* [Prompt 1]:
In the text about the pregnant sister-in-law, which birthday is coming up in three weeks?
* [Prompt 2]:
Please extend the text about the pregnant sister-in-law, picking up right after its final sentence.

* [Provided text]:
☆ ☆ ☆ ☆
A woman has take to reddit to air her frustrations about her 32-year-old sister-in-law, who is four months pregnant. Far from just the usual pregnancy hormone emotions, the mum-to-be’s demands have prompted a sweary outburst from her sister-in-law.

“Since she discovered she is (pregnant), she has been making various requests which I am not happy about,” her sister-in-law explained.

“She demands that if we go to family dinners in a restaurant we have to avoid certain places such as kebabs or sushi. We can’t go to cafes because she says the smell of coffee and pastries make her sick to her stomach, and that besides that she can’t drink coffee which she used to love.

“She is also in my friends group (I introduced her) and has the same attitude around clothes. We can’t go shopping anymore because she will start crying that she can’t wear the clothes or that the heels won’t fit her. We have told her that there must be clothes with a bigger size to complement her body now but she says that is a waste of energy and money.

“So, In three weeks it will be my 30th birthday so I want to make it special. Since I was a child my best friends and I favourite food has been sushi (we used to go out to this sushi place once a week) so I found this restaurant who will deliver me these freshly made sushi rolls. I have told sister-in-law today about this so I can warn her about the ‘potential nauseating smell’ that she says she hates.”

Despite making sure the sushi will be fresh and warning her sister-in-law, all hell broke loose.
☆ ☆ ☆ ☆
* [Information supplied]:
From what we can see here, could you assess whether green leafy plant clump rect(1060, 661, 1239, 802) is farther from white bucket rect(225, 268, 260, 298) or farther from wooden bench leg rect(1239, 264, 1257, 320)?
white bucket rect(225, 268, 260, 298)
☆ ☆ ☆ ☆
* [Output 1]:
The 30th birthday.

* [Output 2]:
“The moment I told her she got very mad. She told me how selfish I was for choosing the main food that she cannot eat at the moment. I tried to explain to her that I had always planned this and that I will also gather food specifically for her.”

“But she did not hear me. She screamed that I was doing this on purpose just to humiliate her like ‘all the other times’. It was then when I got very mad, and screamed back in front of her whole family (we were previously alone, but after hearing her screams people started to come) that she was being a b*tch since she found out she got pregnant, and that that was only an excuse to be how much of a brat she was and that she was prohibited from being near my house the day of my birthday.

“After that I was having none of it and went away leaving her crying.”

Since the blow up, she says she’s been getting non-stop messages from family saying she should apologise and that she’s been cruel.

“My husband agrees with me, but I am not sure, maybe I have not been empathetic. But I have thought about me being pregnant and I wouldn’t behave like that!”

Who do you think is in the wrong here? Let us know in the comments below.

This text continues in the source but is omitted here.